Turn the lines of the records below into a Markdown table with two columns, Row and Line, where Row numbers each line and Line holds its text. Leave out blank lines and pictures.

◆ Data shown
┌──

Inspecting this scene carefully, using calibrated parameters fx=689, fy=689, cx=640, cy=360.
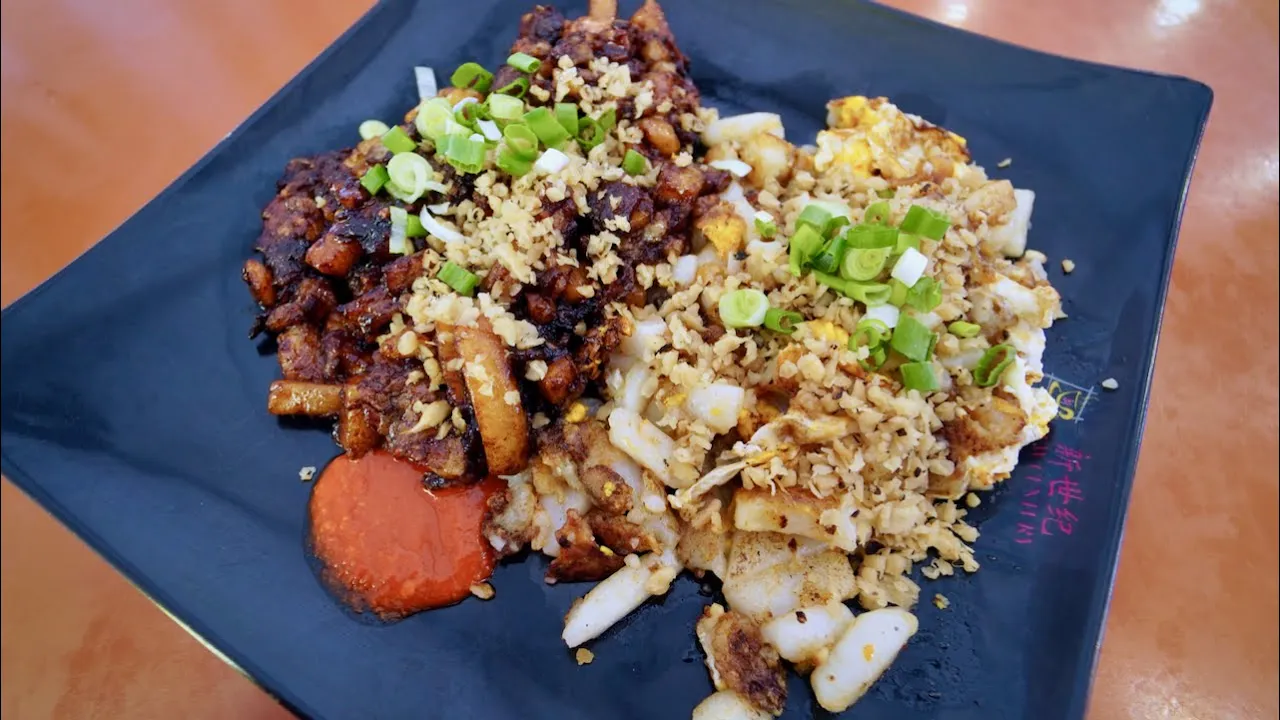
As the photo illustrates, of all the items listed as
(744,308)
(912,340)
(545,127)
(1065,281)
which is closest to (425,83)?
(545,127)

└──

◆ Answer in full
| Row | Line |
|---|---|
| 1 | Inspecting this scene carefully, using calibrated parameters fx=689, fy=689, cx=640, cy=360. |
| 2 | As the photo illustrates, of all the items listed as |
| 3 | (744,308) |
| 4 | (912,340) |
| 5 | (545,127) |
| 6 | (1065,281) |
| 7 | which is closest to (425,83)? |
| 8 | (545,127) |